In 2002, British songwriter Mike Batt released an album containing a track called A one minute silence, credited to himself and John Cage. The estate of Cage launched a lawsuit against Batt, claiming it infringed the copyright of the earlier Cage work. The case was settled out of court for a large undisclosed sum.
However, Cage's friends, Yoko Ono and John Lennon, released a piece entitled 'Two Minutes Silence' on the album 'Life with the Lions - Unfinished Music Part 2' to no apparent lawsuits.
Method and works The detailed nature of Cage's compositional use of chance remains poorly understood. Generally, Cage proceeded from the broadest aspects of a new composition to extremely specific ones.
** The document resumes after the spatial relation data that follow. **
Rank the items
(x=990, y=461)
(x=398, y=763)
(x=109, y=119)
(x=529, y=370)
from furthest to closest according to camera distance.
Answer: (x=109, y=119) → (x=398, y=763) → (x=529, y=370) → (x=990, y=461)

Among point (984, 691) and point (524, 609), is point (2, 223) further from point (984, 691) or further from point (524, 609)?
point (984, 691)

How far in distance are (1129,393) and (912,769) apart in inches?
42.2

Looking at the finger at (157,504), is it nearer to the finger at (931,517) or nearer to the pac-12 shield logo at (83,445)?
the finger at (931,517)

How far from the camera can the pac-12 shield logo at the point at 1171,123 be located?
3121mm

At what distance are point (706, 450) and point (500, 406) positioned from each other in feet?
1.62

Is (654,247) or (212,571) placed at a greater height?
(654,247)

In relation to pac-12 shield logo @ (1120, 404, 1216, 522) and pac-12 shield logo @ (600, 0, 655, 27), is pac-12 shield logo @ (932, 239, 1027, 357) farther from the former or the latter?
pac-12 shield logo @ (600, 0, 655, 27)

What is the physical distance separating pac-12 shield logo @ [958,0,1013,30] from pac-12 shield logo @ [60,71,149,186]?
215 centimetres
For all these decisions, he determined the number of possibilities for each aspect and then used chance to select a particular possibility: the number of possibilities would be related to one or a series of numbers corresponding to the sixty-four hexagrams of the Chinese classic text, I Ching. For instance, Cage might choose a musical pitch from three possibilities. Possibility A could be related to I Ching numbers 1–24, possibility B to 25–48, and possibility C to 49–64. The actual choice of an I Ching number, as described in the book itself when it is used as an oracle, was accomplished by tossing coins or (later) by running a computer program designed by Cage's assistant, the composer Andrew Culver. Cage called the generation of an I Ching number a chance operation. A finished composition generally entailed numerous chance operations.
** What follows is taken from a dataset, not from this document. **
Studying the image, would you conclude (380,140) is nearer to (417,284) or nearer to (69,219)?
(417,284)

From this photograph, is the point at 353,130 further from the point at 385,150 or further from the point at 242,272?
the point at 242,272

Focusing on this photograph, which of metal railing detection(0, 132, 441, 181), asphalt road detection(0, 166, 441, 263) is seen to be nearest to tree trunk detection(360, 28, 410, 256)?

Cage used chance to compose a variety of different works, including such pieces as Aria (1958), HPSCHD (1967–69), and Roaratorio: An Irish Circus on Finnegans Wake (1979). He also wrote several books, including Silence (1961), A Year From Monday (1968), M (1973), Empty Words (1979) and X (1983). Interviews with Cage and the critic Daniel Charles are collected in the book For the Birds (1981), whose title is a reference to one of Cage's favorite sayings, which is typical of his often subtle, self-referential humor: 'I am for the birds, not for the cages people put them in.' Richard Kostelanetz assembled a collage of various interviews in Conversing with Cage (second ed., 2003), and a volume of conversations with Joan Retallack from the 1990s, Musicage, appeared in 1996.
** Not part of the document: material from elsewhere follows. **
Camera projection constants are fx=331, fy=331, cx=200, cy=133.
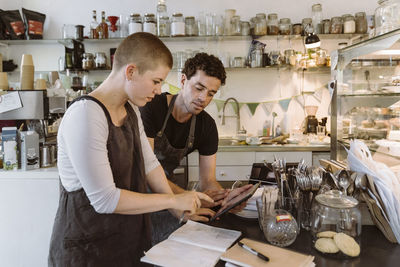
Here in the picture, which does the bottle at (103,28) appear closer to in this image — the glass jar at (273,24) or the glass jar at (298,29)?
the glass jar at (273,24)

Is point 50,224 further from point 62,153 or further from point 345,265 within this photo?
point 345,265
During his later years, Cage's work remained experimental, combining many of his musical and free-form concepts in public workshops. Yet other works, such as Cheap Imitation (1969), Hymns and Variations (1979), and Litany for the Whale (1980) resemble the less radical works of his early career. In two groups of compositions from his last years — Music for _____ and the Number Piece series — Cage attempted to reconcile the experimental, process-oriented character of his mature compositions with the idea of a musical work or object. In the Number Piece series in particular, Cage believed that he had finally discovered a way to write music that had harmony, which he now defined as sounds noticed at the same time.
Another of Cage's works, Organ² / ASLSP, is currently being performed near the German township of Halberstadt; in an imaginative and controversial interpretation of Cage's directions for the piece to be played 'As SLow aS Possible', the performance, being done on a specially-constructed autonomous organ built into the old church of St. Burchardi, is scheduled to take a total of 639 years after having been started at midnight on September 5, 2001.
John Cage died in New York City, only weeks before a celebration of his 80th birthday organised in Berlin by his close friend David Tudor and others was due to take place. The event went ahead as a celebration of John Cage's great contribution to music.